**Work to do:**
Return, exactly, the line that contains "What distance away" together with all lines after it to the end of the entries, and no further lines.

Spatial question records:
════════════════════
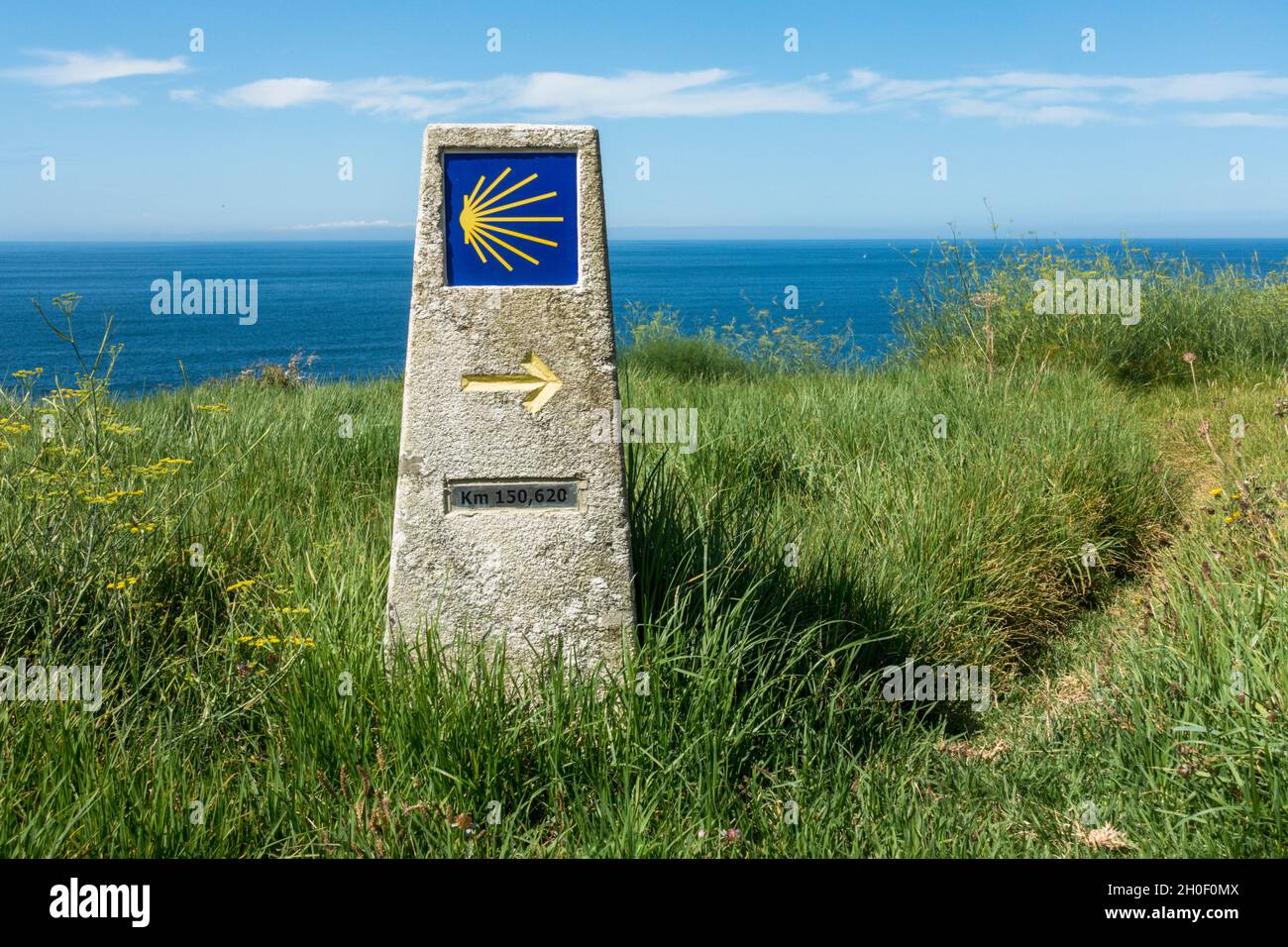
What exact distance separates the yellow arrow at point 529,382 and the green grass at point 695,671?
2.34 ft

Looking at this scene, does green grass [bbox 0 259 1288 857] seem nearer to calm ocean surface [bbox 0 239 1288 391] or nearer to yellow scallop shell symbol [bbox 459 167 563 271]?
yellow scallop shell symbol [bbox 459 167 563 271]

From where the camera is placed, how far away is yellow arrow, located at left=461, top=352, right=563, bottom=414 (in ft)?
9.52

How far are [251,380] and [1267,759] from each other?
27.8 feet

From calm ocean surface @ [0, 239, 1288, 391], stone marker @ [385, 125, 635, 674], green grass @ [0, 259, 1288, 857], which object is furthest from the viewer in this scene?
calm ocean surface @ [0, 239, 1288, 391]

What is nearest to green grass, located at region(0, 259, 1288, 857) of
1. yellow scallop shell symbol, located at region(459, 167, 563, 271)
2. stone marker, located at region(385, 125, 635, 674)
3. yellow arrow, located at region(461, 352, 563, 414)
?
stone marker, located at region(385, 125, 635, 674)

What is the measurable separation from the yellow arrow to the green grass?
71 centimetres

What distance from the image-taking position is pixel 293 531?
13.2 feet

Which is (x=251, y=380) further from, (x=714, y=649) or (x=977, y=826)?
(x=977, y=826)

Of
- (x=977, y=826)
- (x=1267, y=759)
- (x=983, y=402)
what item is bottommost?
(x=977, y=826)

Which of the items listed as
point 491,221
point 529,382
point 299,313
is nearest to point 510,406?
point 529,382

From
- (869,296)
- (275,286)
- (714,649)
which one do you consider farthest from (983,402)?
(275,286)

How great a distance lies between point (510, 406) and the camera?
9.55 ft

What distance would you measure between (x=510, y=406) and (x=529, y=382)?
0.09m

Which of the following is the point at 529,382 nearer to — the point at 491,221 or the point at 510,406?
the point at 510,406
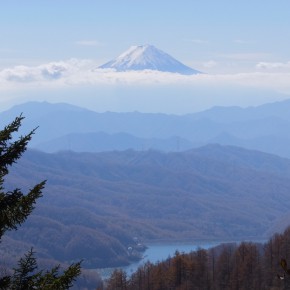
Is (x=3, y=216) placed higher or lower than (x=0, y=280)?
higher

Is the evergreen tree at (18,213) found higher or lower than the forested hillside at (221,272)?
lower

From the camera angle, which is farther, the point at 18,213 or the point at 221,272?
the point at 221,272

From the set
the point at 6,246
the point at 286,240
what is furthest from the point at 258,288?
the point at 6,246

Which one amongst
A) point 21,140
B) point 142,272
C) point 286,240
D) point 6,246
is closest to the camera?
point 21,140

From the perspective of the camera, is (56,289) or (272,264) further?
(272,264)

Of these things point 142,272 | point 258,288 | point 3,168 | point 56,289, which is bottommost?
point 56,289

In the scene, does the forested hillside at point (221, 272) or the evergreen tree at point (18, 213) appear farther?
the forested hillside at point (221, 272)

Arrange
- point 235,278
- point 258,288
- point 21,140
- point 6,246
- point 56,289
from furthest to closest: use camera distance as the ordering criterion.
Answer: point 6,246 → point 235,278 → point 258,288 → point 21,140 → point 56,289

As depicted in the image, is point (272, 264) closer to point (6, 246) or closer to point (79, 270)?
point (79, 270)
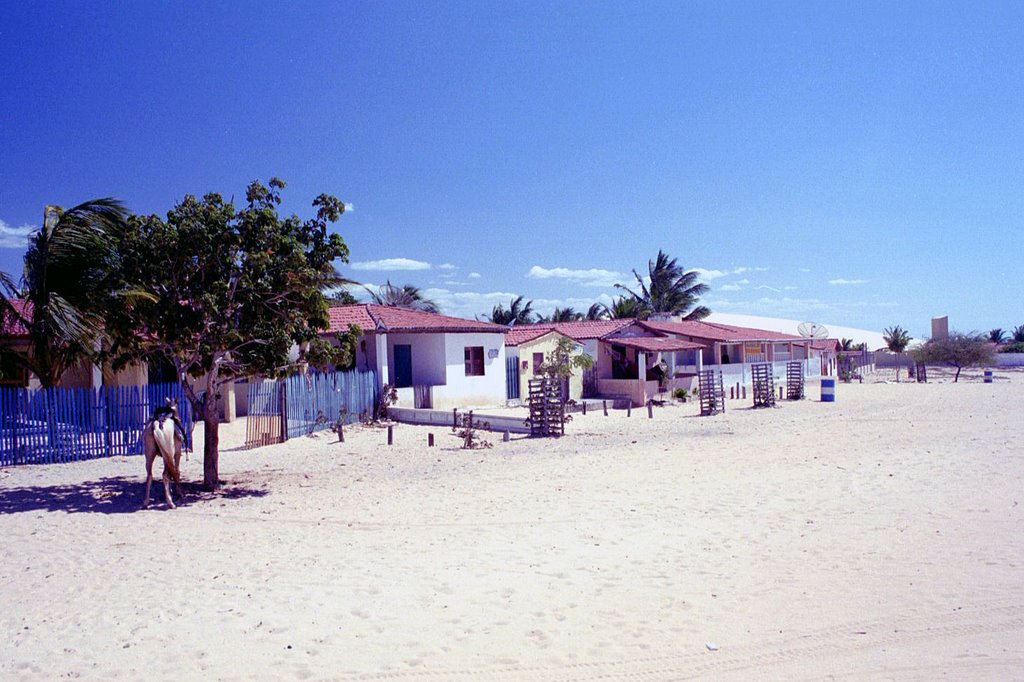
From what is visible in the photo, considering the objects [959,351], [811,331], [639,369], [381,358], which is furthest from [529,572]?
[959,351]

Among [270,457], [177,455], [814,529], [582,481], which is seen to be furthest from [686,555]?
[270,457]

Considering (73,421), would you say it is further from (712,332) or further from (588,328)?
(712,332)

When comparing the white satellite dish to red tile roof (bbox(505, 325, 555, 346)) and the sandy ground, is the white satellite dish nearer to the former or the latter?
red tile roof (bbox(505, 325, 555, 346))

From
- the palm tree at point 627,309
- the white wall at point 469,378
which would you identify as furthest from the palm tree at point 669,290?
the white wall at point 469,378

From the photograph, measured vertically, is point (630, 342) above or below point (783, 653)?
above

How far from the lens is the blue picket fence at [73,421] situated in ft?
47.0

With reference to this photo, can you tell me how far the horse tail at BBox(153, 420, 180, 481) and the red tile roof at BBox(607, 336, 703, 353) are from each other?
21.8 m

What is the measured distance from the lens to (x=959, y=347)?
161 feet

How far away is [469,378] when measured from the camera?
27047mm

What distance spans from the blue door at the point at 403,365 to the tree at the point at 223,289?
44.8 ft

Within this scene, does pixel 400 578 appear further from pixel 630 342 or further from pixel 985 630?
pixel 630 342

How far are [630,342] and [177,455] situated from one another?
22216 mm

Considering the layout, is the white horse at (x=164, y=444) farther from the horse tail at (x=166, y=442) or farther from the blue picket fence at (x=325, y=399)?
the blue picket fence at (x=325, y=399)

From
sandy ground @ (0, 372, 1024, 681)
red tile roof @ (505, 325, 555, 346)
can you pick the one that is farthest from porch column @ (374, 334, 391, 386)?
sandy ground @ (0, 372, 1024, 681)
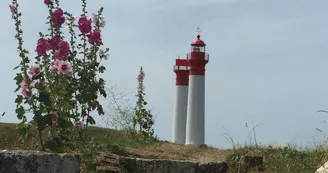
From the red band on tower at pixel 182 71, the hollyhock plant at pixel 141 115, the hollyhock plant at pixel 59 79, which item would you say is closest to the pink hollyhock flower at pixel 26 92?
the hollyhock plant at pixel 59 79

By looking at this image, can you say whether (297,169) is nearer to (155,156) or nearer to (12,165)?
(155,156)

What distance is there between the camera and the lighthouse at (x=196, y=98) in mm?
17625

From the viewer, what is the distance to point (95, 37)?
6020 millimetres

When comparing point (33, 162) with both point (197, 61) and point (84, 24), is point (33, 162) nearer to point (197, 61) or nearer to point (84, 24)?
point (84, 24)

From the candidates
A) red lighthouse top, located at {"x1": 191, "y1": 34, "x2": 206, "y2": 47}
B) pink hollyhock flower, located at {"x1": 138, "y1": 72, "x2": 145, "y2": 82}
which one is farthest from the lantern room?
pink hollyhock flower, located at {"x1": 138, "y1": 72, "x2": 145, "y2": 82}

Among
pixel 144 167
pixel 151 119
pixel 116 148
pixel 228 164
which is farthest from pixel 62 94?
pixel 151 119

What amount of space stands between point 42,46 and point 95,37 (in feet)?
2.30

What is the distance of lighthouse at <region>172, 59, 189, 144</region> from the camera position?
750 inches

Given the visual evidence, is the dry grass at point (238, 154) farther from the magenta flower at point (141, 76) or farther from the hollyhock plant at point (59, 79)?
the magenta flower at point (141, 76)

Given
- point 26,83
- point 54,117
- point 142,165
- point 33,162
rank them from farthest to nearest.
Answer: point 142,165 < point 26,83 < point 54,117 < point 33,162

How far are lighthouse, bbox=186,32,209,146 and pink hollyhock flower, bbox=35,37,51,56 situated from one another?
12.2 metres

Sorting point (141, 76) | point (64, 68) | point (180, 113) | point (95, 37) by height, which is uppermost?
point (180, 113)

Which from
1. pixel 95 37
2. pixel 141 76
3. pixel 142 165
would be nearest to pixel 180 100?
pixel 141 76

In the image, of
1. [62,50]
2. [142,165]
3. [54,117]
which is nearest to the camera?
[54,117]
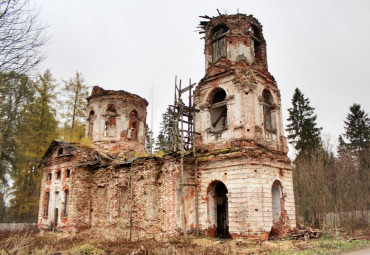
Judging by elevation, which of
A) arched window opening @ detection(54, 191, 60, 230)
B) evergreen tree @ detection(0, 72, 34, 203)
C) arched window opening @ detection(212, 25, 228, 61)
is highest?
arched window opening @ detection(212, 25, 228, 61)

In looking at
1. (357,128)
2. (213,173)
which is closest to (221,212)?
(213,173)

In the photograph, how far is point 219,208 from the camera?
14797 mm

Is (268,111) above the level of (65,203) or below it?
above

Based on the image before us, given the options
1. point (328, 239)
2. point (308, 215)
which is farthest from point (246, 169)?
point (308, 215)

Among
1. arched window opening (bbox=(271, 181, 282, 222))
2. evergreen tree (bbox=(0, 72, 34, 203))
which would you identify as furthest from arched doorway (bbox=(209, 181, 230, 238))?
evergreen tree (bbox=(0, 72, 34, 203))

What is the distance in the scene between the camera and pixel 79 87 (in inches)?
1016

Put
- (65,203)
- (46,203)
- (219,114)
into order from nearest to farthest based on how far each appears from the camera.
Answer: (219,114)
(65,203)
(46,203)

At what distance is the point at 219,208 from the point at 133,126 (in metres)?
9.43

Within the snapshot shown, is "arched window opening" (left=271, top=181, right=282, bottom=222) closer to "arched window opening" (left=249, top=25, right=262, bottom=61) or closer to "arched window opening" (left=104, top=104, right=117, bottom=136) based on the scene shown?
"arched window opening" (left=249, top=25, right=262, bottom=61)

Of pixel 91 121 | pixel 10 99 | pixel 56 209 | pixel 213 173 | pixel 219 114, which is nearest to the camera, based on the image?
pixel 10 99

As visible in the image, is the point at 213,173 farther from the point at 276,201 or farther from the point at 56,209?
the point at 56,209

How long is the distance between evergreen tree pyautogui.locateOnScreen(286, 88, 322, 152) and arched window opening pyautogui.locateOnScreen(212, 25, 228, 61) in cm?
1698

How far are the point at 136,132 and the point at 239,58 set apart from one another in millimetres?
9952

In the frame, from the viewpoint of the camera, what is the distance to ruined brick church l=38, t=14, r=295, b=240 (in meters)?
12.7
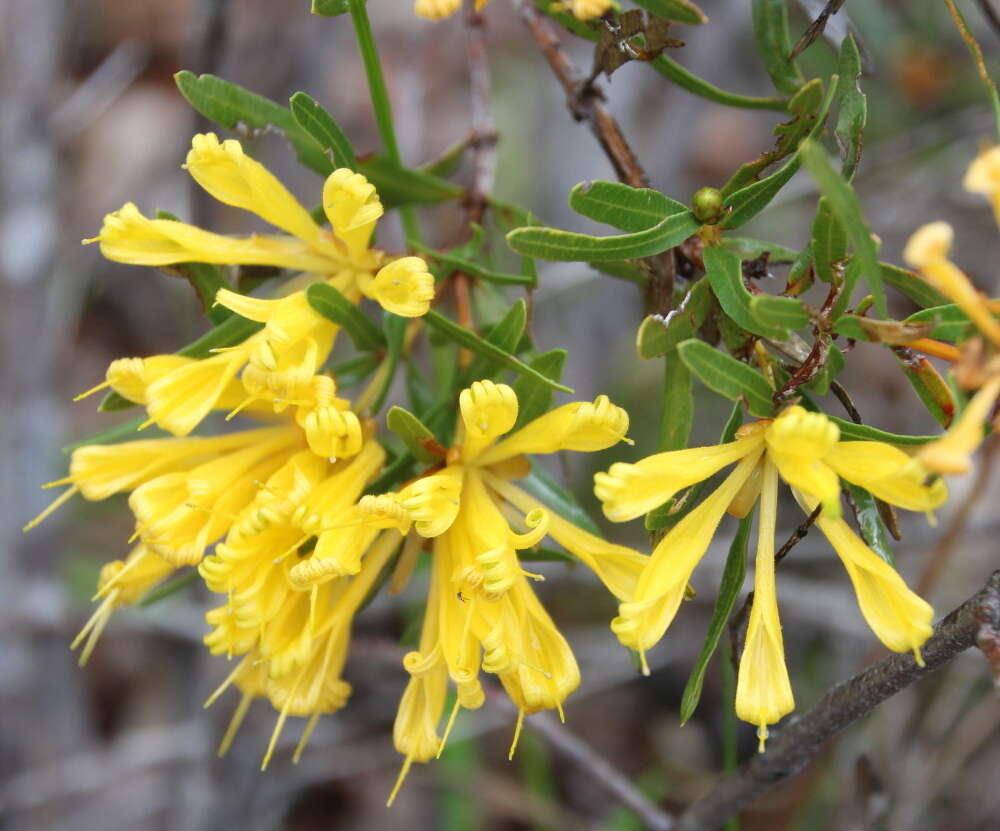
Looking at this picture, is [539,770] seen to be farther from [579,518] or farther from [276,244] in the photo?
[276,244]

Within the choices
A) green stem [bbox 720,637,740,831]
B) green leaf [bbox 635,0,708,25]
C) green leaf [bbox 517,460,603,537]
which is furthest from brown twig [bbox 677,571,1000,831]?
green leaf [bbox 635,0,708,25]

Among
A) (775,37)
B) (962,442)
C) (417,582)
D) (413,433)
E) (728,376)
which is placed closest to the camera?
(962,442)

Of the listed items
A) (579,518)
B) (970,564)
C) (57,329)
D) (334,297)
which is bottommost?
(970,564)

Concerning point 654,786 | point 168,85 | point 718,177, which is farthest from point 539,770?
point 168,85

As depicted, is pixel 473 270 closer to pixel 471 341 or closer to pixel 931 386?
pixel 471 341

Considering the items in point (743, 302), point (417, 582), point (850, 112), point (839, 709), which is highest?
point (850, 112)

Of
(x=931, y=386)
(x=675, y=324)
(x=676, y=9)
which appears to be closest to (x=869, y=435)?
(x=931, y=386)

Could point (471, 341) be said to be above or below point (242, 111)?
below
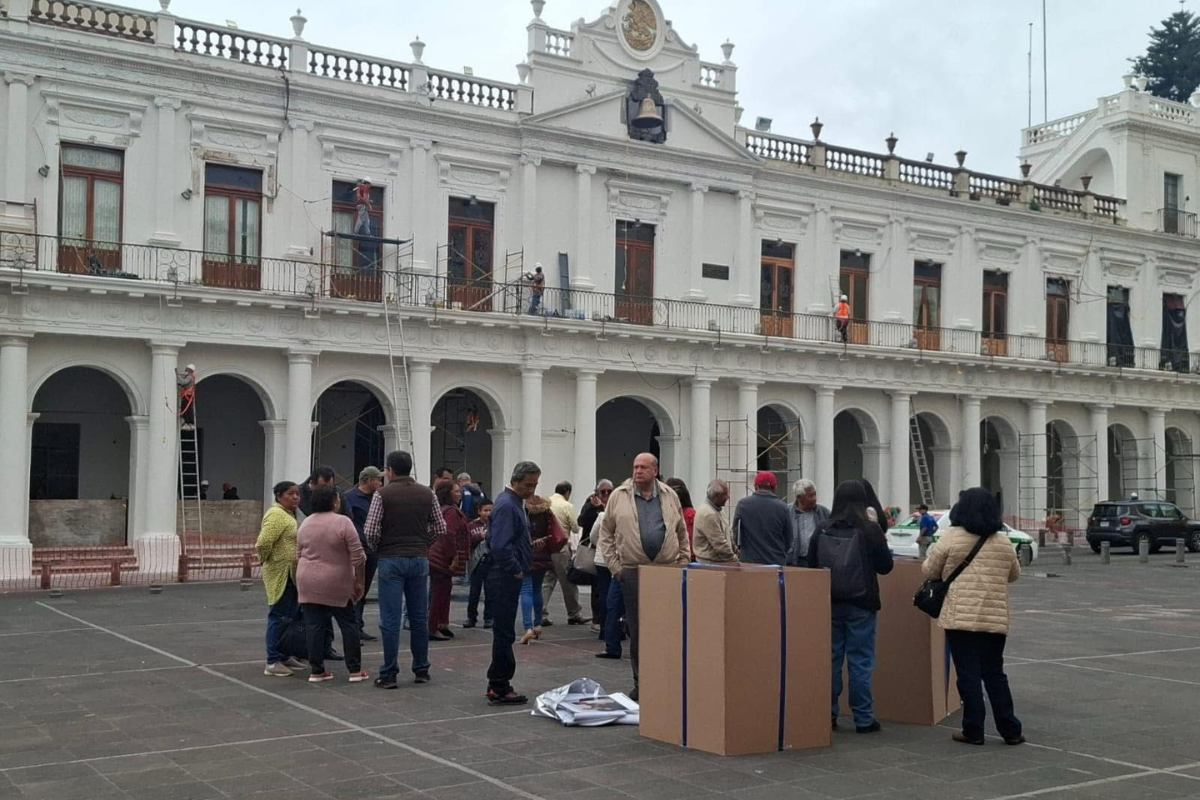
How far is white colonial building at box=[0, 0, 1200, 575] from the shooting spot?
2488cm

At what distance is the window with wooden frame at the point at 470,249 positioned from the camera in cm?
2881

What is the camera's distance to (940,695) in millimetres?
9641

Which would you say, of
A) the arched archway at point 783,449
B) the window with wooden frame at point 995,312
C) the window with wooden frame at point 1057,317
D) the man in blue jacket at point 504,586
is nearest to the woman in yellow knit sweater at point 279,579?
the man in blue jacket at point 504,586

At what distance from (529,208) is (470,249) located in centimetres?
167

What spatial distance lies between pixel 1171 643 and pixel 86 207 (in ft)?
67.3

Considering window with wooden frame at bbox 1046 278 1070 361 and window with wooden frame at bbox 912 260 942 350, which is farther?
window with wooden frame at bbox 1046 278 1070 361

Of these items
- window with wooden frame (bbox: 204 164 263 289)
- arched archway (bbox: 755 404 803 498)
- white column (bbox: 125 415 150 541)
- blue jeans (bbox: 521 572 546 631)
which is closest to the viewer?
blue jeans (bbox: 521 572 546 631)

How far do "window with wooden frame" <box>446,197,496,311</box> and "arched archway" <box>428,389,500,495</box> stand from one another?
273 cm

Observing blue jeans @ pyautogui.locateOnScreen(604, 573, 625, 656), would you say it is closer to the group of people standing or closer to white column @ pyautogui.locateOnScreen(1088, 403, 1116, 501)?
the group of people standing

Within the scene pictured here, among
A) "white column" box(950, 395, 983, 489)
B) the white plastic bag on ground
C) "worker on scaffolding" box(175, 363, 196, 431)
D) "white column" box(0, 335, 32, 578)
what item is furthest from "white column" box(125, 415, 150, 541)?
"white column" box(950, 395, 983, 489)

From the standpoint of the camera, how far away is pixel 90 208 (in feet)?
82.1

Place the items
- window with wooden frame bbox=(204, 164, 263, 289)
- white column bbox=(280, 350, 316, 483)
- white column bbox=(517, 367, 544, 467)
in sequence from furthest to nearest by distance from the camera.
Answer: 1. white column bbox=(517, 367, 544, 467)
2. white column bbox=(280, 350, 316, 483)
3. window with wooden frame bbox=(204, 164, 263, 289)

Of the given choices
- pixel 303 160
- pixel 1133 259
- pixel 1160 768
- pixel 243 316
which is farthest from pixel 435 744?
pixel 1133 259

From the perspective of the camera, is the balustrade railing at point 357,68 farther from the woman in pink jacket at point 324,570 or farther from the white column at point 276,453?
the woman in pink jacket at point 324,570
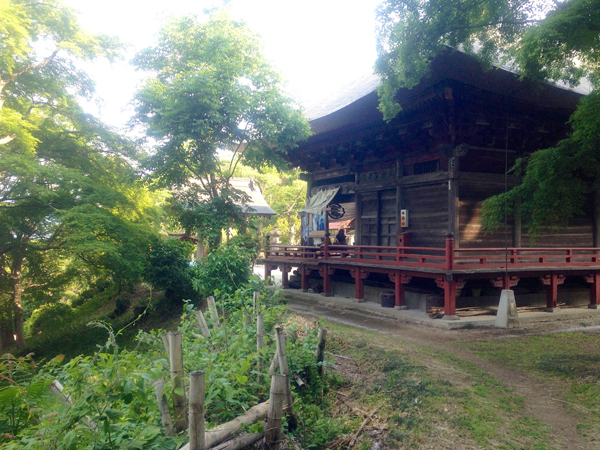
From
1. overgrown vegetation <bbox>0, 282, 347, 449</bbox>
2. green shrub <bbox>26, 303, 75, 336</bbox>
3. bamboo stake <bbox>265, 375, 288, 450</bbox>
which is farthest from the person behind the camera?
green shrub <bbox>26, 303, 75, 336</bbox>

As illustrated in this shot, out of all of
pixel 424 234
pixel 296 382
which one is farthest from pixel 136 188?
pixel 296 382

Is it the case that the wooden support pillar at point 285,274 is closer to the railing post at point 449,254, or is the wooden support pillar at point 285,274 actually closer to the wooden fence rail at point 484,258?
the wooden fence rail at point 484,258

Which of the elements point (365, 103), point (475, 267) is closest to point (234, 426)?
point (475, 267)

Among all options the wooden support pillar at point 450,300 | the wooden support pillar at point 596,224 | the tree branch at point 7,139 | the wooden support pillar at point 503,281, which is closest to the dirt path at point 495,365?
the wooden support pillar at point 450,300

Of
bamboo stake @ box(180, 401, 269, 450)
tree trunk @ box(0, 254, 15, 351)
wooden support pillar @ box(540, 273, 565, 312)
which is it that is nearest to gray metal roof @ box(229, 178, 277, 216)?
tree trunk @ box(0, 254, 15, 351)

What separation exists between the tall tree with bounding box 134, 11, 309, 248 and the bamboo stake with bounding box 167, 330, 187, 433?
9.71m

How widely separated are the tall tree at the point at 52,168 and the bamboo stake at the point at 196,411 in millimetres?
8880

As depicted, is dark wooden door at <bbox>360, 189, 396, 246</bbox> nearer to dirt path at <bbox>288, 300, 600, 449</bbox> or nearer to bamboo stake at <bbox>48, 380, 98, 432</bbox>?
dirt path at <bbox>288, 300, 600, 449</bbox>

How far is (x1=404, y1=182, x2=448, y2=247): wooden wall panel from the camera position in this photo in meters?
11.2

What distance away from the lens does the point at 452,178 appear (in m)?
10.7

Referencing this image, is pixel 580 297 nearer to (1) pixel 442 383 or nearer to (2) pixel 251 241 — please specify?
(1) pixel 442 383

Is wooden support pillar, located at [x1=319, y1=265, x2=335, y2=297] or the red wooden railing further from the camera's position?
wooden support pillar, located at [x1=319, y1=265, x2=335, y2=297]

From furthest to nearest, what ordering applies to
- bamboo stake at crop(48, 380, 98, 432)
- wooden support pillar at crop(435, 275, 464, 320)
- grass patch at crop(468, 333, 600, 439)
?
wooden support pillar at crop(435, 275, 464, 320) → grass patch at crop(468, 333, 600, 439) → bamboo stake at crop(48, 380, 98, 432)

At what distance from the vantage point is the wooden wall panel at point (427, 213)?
════════════════════
**The result:**
What distance away from the lens does the point at 452,178 appear (in m)?
10.7

Referencing this image, is pixel 580 297 nearer to (1) pixel 442 383 or nearer to (2) pixel 251 241 — please specify?
(1) pixel 442 383

Is wooden support pillar, located at [x1=319, y1=265, x2=335, y2=297] or the red wooden railing further from the camera's position?
wooden support pillar, located at [x1=319, y1=265, x2=335, y2=297]

From furthest to nearest, what ordering applies to
- bamboo stake at crop(48, 380, 98, 432)
- wooden support pillar at crop(435, 275, 464, 320)
- grass patch at crop(468, 333, 600, 439)
?
wooden support pillar at crop(435, 275, 464, 320) → grass patch at crop(468, 333, 600, 439) → bamboo stake at crop(48, 380, 98, 432)

At what distance from the vantage point is the wooden wall panel at point (427, 213)?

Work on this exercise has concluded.